Immediately we are treated to an odd tale named The Box, based on a short story written by an author notable for composing tales of the gruesome, Jack Ketchum. In this story a young boy named Danny, cheerfully riding a train with his mother and sister during the holidays, innocently asks an odd-looking man if he can peek inside a shiny, red, gift-wrapped box. When the man agrees, Danny initially goes about his day, but proceeds to stop eating, much to his parents horror. This installment is my favorite of the four as it is the only holiday themed chapter, and contains a morbid quality amid the cheeriness of the season. The perspective soon switches from Danny to his mother, Susan, and the conclusion is a surprising one.
Next up, The Birthday Party features middle-aged Mary, intent on holding a birthday party for her young daughter, Lucy. When Mary finds her husband dead, she dresses him up in a panda costume and attempts to conceal him from the group of anxious young party-goers. The conclusion is a mix of the hilarious and the disturbing. This vignette features a nanny and a neighbor, both odd and mysterious characters. I admire the black comedy in this one most of all.
Third in the series is Don’t Fall, which transports the viewer to the middle of the desert, where four friends are on an expedition, seeking adventure. The main character, Gretchen, is deathly afraid of heights. When the group discovers a cave with ancient, evil writings on it, one of the group becomes possessed and embarks on a killing spree against the others. Very short in length, Don’t Fall suffers a bit from absurdity and the least character development of the four- it is also the one I found to be the weakest.

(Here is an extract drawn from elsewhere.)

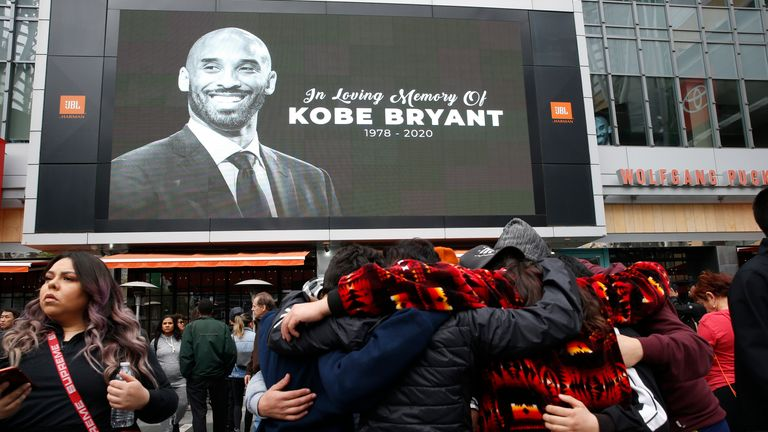 Fans gather near an image of Kobe Bryant shown on a large screen outside the Staples Center, LA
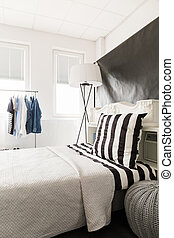 Cozy bed for a man - View of the bed with bright bedding and...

Finally, Her Only Living Son is the strangest in the quartet. Working class single mom, Cora, has only one son, Andy. About to turn eighteen, he is rebellious and known to be cruel to classmates- even gleefully tearing off one poor girls fingernails. Ironically, the high school faculty seems to worship Andy, deeming him remarkable and seeming somewhat entranced by him. As Cora becomes influenced by her mailman, Chet, it is revealed that Andy’s father is a Hollywood star, wanting nothing to do with Cora nor Andy. When Andy develops claws on his fingernails and toenails, Cora fears that he is not her ex-husband’s son at all, but rather the spawn of Satan. Clearly, this tale is a miniature of the classic 1968 horror film, Rosemary’s Baby, both haunting and devious in tone.
Enticing is how each chapter runs the gamut in theme and each is unique and different enough from the others so that they are distinguishable and do not suffer from a blended or all too similar feel. Certainly, each situation is implausible in “real life” and some head scratching plot points abound. For instance, how is is possible for a emaciated child, under doctor’s care, not to be force fed? Also, a teenager growing claws and hooves? Really? But, it is horror, and sometimes supernatural, or even silly, elements can be fun.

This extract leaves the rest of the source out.